Default style bias: Models tend to revert to default styles such as "happy/neutral" emotion and "North American" accent.
The cascaded baseline (providing style instructions to TTS at every turn) shows almost no degradation, confirming that the problem lies in the architecture of end-to-end SLMs.

Highlights & Insights¶

Identifies an important and previously overlooked problem: Style amnesia is a critical obstacle to the practical deployment of SLMs.
Distinguishes "memory" from "execution": Recall tests precisely localize the issue to attention allocation rather than memory, pointing the way toward targeted solutions.
Rigorous evaluation framework: Real interactive dialogue via simulator, four dedicated judges, and human validation ensure high reliability.
System message paradox is a valuable finding: It exposes a deep architectural issue in current SLM design.
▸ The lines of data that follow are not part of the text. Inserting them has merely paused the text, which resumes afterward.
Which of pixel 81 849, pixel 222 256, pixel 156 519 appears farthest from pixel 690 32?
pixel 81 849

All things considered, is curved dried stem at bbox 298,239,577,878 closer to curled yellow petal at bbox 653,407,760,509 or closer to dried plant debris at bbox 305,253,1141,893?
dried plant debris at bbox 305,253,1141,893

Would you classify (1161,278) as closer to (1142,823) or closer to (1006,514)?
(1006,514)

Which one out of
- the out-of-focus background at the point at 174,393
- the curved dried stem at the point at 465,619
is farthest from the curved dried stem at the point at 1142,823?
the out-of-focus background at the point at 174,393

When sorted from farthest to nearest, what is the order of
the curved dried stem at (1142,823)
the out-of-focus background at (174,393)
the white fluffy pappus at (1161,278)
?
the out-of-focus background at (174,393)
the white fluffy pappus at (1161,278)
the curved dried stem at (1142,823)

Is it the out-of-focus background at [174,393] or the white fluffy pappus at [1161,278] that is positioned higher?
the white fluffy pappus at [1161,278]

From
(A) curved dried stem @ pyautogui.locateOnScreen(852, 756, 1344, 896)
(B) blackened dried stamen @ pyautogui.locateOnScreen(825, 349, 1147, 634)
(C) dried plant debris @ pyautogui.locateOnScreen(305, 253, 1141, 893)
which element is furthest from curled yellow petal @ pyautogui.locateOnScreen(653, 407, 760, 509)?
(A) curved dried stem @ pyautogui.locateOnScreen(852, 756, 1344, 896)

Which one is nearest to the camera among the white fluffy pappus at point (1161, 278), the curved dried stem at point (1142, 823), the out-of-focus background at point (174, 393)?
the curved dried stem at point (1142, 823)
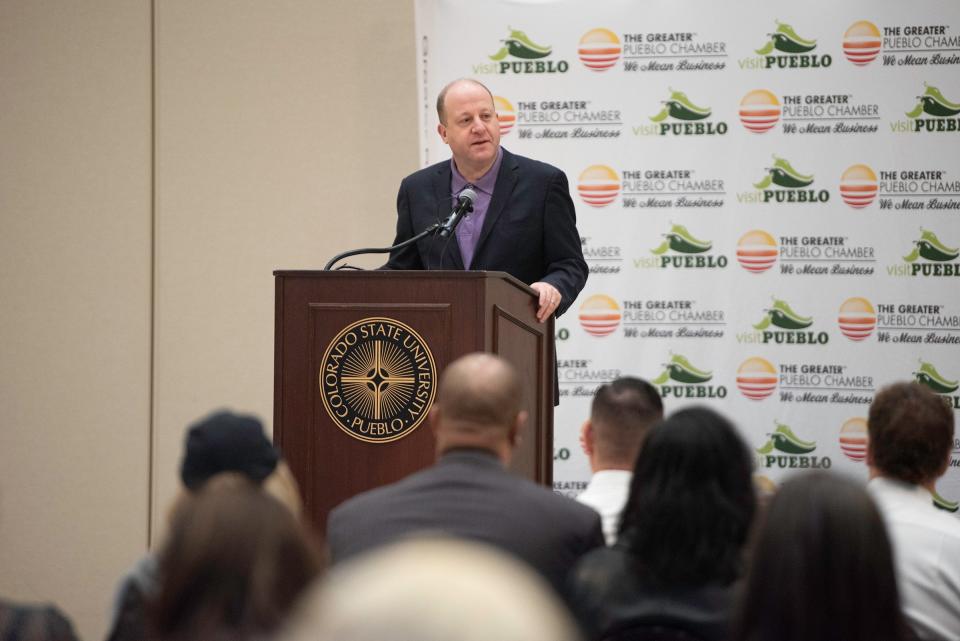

Limitations & Future Work¶

Limited style categories: Only four paralinguistic attributes are covered; more complex styles such as prosodic variation and role-playing are not addressed.
No multi-style combinations: Current models cannot even maintain a single style consistently; multi-style combinations are left for future work.
Attention analysis limited to one open-source model: Only Step-Audio 2 mini is analyzed.
Future directions include style-anchored attention mechanisms, persistent representations of style embeddings, and multi-style combination compliance.

vs. Multi-Bench: Also evaluates multi-turn SLMs but aggregates only global scores; this paper provides turn-level analysis.
vs. VocalBench/VoxDialogue: Use predefined dialogues rather than real interactive conversations, precluding turn-level analysis.
vs. multi-turn degradation research in text LLMs: Similar multi-turn performance degradation has been identified in the text domain; this paper extends the phenomenon to paralinguistic features in the speech domain.

Rating¶

Novelty: ⭐⭐⭐⭐⭐ — First systematic investigation of style amnesia in SLMs; reveals the key insight that models "remember but cannot execute."
Experimental Thoroughness: ⭐⭐⭐⭐ — Covers 5 models, 10 styles, and 1,000 conversation sets, with attention analysis and mitigation experiments.
Writing Quality: ⭐⭐⭐⭐⭐ — Problem definition is clear, experiments build progressively, and figures are intuitive.
Value: ⭐⭐⭐⭐⭐ — Identifies a critical barrier to SLM deployment with clear implications for model design and training.